• [Reading passage]
So last night I had a dinner meeting with neurologists and sundry other specialists to review data on an up-and-coming product.
These are never fun, because neurologists by nature are a remarkably pathological group of personalities. Back when I worked at Humungous Neurology, Inc. the partners would argue if it was dark or light outside. I think they invite the other specialties to these as a buffer.
But I digress.
So I was seated next to Dr. Harangue, who I'd had the good fortune of not having seen in at least 5 years. In his own mind he's a giant in his field. To those outside his mind he's an obnoxious boil. He may have once been a good doc, but as they say in Hollywood "you're only as good as your last picture". And his was made before Casablanca.
Neurologists will argue over anything. The meal started with a dispute across from me over who's bread plate was who's (right or left? GET YOUR BREAD OFF MY PLATE!) followed by a fight over which fork is used for salad. Somebody actually dragged the maitre d' to the room to settle the issue (no, it wasn't me. I sit still and keep my mouth shut as much as possible).
I'm not much into the swanky places they have these meetings at. I ordered a steak. I had no idea how complex this was.
Waiter: "How would you like that cooked?"
Dr. Grumpy: "Medium."
Waiter: 'That involves a light red center. Is that okay?"
Dr. Grumpy: "As opposed to..."
Waiter: "Well, rare is a pink center."
Dr. Grumpy: "Medium is fine."
Waiter: "I can do medium rare, too. That's a pink/red combo".
Dr. Grumpy: "What's wrong with medium?"
Waiter: "I'll just do medium-rare-plus for you. That's a pinkish-red."
Whatever. I'm trying to order a steak, not pick out draperies.
Then the talk began. Every time a doc involved in the study was mentioned, Dr. Harangue felt the need to interrupt and say "I know that doctor personally. We've been close friends for over 25 years." By the end of the meeting I was hoping they'd mention a study done by Hippocrates or Woodrow Wilson to see if he knew them, too.

• [Brief 1]
In the dinner meeting story, what did the diners fight over after the dispute about the bread plates?
The entries in the listing have no connection to the text.

[Collection entries]

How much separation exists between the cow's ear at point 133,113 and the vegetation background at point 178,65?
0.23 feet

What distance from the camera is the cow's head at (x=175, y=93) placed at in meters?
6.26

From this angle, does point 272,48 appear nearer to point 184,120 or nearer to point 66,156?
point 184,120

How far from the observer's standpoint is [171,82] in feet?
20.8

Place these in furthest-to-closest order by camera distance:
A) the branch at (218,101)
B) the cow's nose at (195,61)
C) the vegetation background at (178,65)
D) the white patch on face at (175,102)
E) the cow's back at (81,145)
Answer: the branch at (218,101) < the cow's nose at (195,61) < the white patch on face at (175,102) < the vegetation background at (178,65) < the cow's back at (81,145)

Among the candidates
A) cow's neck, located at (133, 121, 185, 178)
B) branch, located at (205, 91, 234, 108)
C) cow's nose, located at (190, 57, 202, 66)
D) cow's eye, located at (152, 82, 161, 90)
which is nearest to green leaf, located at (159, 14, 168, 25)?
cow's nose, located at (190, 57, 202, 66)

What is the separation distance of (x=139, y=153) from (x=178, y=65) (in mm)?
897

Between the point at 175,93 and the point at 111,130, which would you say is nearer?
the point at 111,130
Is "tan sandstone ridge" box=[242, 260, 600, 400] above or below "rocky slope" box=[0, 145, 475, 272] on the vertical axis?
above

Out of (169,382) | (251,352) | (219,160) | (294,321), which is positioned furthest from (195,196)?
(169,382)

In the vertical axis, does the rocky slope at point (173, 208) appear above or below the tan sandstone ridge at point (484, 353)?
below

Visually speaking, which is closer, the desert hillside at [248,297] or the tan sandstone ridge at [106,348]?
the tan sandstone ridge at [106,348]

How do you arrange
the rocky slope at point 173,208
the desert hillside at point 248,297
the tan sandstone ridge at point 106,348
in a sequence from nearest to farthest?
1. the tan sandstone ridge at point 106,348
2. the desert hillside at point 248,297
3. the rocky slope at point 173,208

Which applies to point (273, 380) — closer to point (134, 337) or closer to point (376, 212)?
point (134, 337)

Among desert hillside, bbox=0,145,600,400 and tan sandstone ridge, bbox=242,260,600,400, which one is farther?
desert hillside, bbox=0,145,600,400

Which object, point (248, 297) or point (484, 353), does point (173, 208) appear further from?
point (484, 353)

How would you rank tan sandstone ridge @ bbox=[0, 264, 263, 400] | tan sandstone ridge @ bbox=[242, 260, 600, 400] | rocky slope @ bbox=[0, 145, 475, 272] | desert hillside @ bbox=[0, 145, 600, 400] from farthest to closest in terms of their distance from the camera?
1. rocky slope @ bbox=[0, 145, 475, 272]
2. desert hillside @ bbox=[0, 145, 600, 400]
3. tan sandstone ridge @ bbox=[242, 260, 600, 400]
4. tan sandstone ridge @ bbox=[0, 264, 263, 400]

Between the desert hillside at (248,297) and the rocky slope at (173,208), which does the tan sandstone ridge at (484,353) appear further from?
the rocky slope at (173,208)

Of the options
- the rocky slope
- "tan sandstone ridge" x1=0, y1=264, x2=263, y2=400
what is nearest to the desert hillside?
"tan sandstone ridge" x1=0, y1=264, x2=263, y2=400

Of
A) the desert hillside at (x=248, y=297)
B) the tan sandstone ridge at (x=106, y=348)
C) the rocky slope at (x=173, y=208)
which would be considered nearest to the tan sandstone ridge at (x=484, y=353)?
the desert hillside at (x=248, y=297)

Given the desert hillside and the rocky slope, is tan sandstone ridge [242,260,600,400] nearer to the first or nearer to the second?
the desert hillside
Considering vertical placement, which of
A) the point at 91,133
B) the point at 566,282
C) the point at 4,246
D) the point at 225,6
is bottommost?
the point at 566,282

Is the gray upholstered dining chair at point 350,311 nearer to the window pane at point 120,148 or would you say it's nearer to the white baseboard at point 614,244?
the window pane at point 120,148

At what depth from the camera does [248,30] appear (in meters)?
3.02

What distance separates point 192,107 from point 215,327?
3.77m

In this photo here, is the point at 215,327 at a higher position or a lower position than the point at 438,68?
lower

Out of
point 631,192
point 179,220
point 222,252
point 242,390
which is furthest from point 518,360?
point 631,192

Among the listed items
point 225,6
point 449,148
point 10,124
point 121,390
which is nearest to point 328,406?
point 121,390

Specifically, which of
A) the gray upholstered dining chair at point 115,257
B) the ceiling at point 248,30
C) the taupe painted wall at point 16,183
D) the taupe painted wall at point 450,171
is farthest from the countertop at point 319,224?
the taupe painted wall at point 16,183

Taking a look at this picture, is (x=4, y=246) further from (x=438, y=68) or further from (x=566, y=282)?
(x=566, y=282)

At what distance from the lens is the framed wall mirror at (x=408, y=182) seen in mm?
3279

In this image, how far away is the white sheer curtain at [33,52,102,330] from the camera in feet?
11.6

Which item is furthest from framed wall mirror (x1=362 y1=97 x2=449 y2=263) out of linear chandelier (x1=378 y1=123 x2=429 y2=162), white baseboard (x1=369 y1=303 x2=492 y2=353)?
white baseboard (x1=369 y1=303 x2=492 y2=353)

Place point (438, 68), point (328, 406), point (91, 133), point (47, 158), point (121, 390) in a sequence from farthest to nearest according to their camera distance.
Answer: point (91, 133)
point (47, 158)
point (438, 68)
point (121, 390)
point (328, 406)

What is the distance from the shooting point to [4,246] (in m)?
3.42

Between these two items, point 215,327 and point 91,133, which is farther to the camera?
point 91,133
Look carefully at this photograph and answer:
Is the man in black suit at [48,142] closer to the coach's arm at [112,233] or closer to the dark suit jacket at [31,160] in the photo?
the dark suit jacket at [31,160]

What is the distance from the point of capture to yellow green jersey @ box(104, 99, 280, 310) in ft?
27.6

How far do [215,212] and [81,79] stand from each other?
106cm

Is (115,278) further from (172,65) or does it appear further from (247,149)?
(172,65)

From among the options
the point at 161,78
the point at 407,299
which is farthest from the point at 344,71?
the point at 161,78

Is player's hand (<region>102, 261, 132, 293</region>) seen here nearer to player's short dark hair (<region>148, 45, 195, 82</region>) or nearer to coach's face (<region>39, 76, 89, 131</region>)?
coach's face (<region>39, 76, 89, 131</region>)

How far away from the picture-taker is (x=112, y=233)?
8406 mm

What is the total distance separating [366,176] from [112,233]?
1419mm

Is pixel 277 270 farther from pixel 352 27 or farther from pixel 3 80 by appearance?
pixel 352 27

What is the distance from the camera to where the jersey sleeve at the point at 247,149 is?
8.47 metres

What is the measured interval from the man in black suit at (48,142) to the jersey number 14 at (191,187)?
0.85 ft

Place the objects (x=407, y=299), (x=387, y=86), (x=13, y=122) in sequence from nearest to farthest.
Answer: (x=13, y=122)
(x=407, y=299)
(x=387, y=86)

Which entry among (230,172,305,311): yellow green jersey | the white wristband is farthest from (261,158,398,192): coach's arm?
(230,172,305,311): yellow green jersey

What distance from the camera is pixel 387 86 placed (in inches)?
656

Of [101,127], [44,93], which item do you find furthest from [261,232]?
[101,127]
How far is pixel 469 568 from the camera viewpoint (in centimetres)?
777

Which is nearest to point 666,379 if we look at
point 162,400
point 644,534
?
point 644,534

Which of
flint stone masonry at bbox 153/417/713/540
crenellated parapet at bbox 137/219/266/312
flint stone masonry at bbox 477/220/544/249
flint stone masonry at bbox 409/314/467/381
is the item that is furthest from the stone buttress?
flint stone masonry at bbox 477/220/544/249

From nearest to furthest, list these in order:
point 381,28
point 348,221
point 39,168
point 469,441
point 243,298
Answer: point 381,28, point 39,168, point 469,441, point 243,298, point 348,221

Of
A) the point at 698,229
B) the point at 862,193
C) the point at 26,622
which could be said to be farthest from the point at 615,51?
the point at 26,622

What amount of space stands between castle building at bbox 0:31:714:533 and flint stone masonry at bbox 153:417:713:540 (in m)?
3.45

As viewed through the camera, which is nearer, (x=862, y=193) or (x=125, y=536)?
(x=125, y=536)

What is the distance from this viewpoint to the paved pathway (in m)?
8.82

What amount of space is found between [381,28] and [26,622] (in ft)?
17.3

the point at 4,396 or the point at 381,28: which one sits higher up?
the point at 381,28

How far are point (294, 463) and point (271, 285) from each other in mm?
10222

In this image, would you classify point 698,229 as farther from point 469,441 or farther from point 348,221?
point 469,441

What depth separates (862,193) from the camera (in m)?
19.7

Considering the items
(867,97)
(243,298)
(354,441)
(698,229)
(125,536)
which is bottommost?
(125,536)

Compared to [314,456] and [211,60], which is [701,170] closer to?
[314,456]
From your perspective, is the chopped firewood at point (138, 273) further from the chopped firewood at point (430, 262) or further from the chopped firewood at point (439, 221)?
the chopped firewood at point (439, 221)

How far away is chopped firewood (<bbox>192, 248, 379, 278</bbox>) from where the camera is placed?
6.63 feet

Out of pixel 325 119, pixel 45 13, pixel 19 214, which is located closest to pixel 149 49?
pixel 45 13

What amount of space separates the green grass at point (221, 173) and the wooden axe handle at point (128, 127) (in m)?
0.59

• [Brief 2]
Collect every line of the listing that contains the word "painted".

• [Full answer 1]
Which fork is used for salad.

• [Full answer 2]
C) the taupe painted wall at point 16,183
D) the taupe painted wall at point 450,171
the taupe painted wall at point 16,183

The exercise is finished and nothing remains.